Sometimes young people use "gratulations" but this is English and won't be good if you want to surprise her with your Polish 

You can type in the words I gave you into the box on this site then click on the red button below the box, and listen to the pronunciation.

Should you have any further questions, please, do not hestate to ask them.

Tom


----------



## ics

Czesc Tomas, thank you for your answer and the link!!

Yes, I have a question: does moje mean many?

"dzinkoje"!!


----------



## Thomas1

ics said:
			
		

> Czesc Tomas, thank you for your answer and the link!!
> 
> Yes, I have a question: does moje mean many?
> 
> "dzinkoje"!!


Cześć Ics,

Proszę. I can see I've already known some Polish.   

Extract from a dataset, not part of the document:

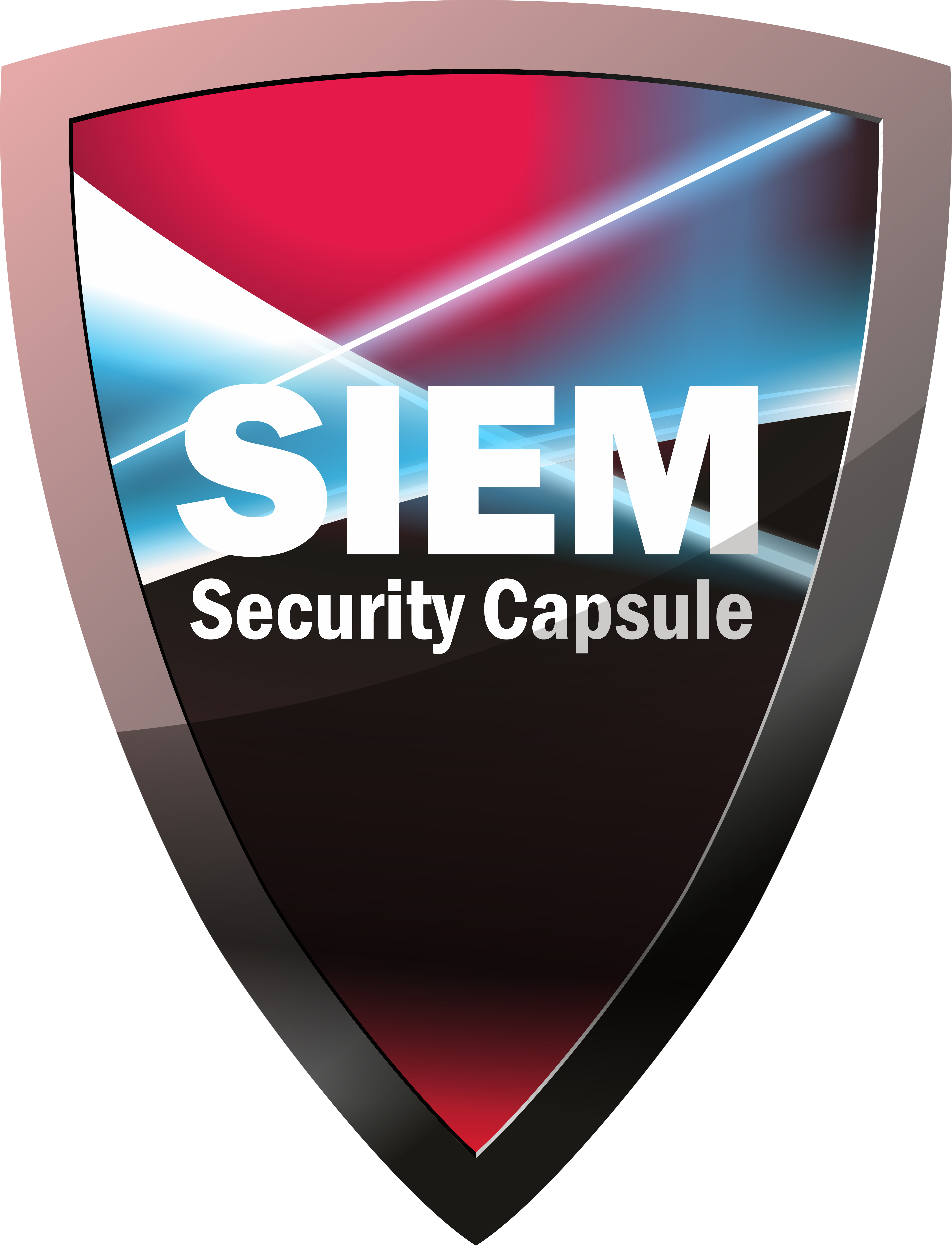Обзор Security Capsule SIEM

"moje" means my so the whole second phrase reads "my congratulations". We could develop it to "my most sincere congratulations" and it would be "moje najszczersze gratulacje" --this sounds quite warm in Polish but requires more enunciating abilities to our simple pronuciation. 

Tom

PS: the correct spelling of "dzinkoje" is "dziękuję". Anyway, your version of the spelling sounds pretty cute in Polish.


----------



## ics

> moje najszczersze gratulacje"


 
I tried with the link you gave me, it will take me a month to learn how to pronounce it!!! Anyway I like it the most and I only have to write it so that's perfect!!
Thanks again Thomas!  
czesc!

ps 





> Proszę.


 I believe that means you are welcome.... )


----------



## Thomas1

ics said:
			
		

> I tried with the link you gave me, it will take me a month to learn how to pronounce it!!! Anyway I like it the most and I only have to write it so that's perfect!!
> Thanks again Thomas!
> czesc!


It's not that difficult..., is it? 
If you don't need to say it and just write it on a piece of paper that makes the matters a way more simple,
Przyjmij moje najszczersze gratulacje. Accept my most sincere congratulations.

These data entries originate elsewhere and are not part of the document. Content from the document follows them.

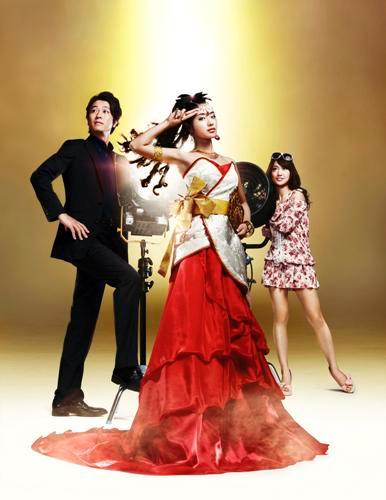 楽天ブックス: 霊能力者 小田霧響子の嘘 DVD-BOX - 石原さとみ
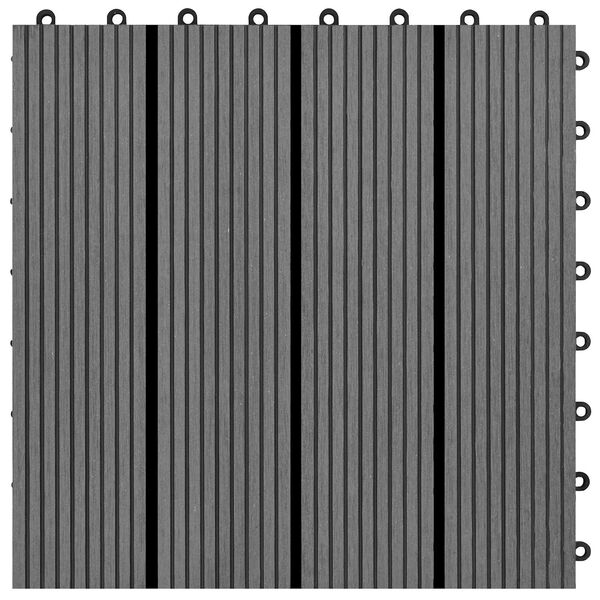 Viser 4 av 6 produktbilde(r)
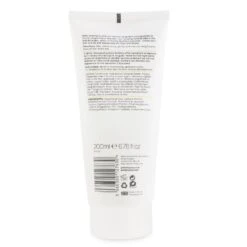 Philip Kingsley Body Building Weightless Conditioner (Hydrates Shorter Fine, Flat, Flyaway Hair) 200ml/6.76oz 8 Philip Kingsley Body Building Weightless Conditioner (Hydrates Shorter Fine, Flat, Flyaway Hair) 200ml/6.76oz -Kérastase Shop 25241804144 2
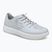 Pánske topánky Crocs In Motion Pacer atmosphere/white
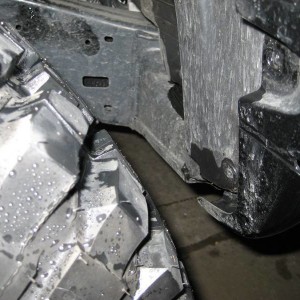 wheel_straight_3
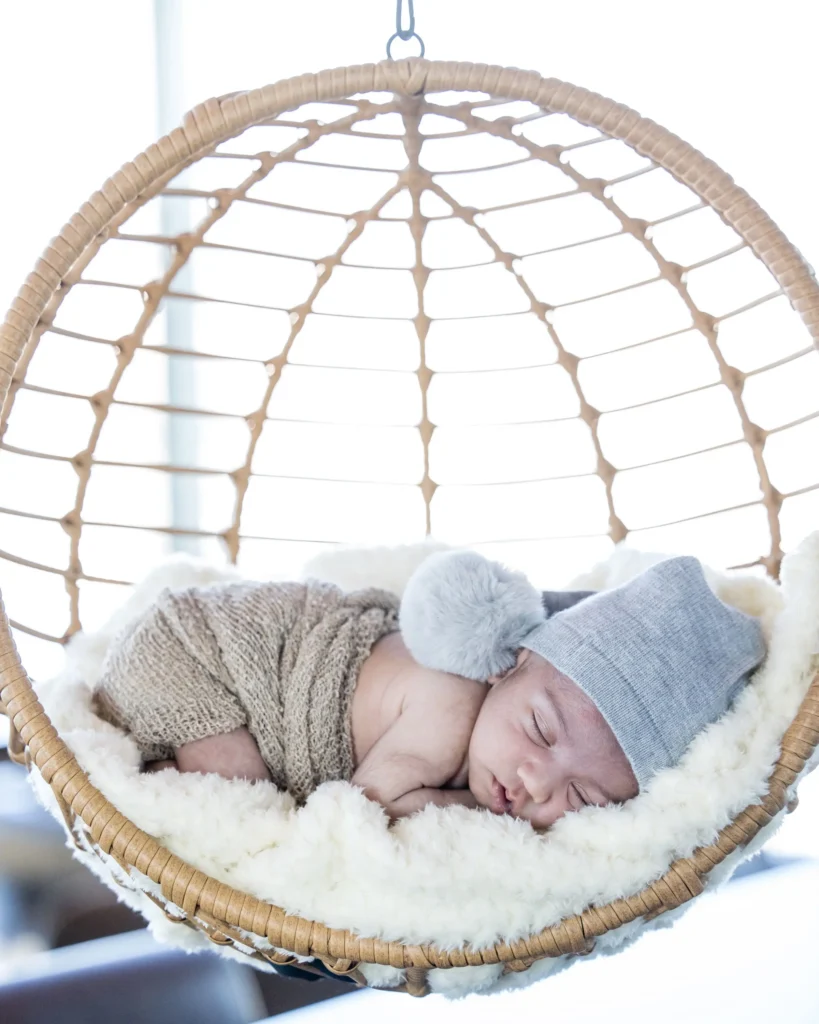 Trendy Newborn Clothes Latest Collections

A usual Polish young person would add something like the following: _Kiedy oblewamy?_ this means more or less when are we going to celebrate it (which inseparably is joined with alcohol drinking, at least in most cases ).




> ps I believe that means you are welcome.... )


Right you are, I am surprised by your command of Polish. 

Tom


----------



## majlo

ics, informally, we often say _gratki [grutki] _


----------



## Thomas1

I don't know it, Majlo, is it a regional usage, by any chance?


----------



## Little_Me

majlo said:
			
		

> ics, informally, we often say _gratki [grutki] _



I heard that few times from my friend who also says quite often "sorki" instead of "sorry" or "przepraszam" and actually I find it funny but a bit childish as well IMHO it sounds definitely more 'girly' and I can't imagine any man saying that!


----------



## majlo

Thomas1 said:
			
		

> I don't know it, Majlo, is it a regional usage, by any chance?



Well, I don't think so. I think it derives from the Internet usage. I don't know if you visit kurnik.pl, but if so, you are likely to hear _gratki _when you win a game.


----------



## ics

“Kolos dziekuje” for your answers!! You are all very kind!!  
I decided for “_Moje gratulacje! Kiedy oblewamy?”  _sounds more “native” and that will definitely surprise my friend! 

Czes’c’ and dobrenight!  thanks again!!


----------